Put the lines of the data below into a JSON list of strings, one string per line with blank lines omitted. Start with the line containing "Within the options" and continue through the line containing "which is nearest", including both.

Stored data:
• • • • •

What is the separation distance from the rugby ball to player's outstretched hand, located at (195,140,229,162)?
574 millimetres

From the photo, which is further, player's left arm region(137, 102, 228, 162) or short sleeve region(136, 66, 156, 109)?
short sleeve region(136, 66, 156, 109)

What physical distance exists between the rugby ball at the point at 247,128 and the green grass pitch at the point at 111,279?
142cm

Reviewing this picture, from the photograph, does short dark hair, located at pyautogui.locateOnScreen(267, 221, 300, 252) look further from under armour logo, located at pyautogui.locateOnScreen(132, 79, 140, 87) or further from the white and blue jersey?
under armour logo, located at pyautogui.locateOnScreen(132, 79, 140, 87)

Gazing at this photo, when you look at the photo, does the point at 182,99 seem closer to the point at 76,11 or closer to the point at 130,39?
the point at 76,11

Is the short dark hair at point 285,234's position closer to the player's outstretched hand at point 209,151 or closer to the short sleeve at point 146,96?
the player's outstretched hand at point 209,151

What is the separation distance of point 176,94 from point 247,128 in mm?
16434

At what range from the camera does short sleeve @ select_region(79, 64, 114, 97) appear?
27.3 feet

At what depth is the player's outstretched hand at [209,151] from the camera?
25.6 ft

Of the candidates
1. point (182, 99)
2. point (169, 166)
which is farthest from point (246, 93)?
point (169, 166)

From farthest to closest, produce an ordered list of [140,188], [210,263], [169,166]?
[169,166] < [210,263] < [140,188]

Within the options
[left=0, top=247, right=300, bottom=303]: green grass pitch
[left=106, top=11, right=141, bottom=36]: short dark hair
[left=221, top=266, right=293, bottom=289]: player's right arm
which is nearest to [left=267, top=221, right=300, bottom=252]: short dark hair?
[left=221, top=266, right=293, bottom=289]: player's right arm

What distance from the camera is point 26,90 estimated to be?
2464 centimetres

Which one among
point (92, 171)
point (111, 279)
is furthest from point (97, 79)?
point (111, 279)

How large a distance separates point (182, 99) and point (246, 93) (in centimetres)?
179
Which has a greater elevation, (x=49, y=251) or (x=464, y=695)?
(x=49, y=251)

• • • • •

Full output:
[
  "Within the options",
  "[left=0, top=247, right=300, bottom=303]: green grass pitch",
  "[left=106, top=11, right=141, bottom=36]: short dark hair",
  "[left=221, top=266, right=293, bottom=289]: player's right arm",
  "which is nearest to [left=267, top=221, right=300, bottom=252]: short dark hair?"
]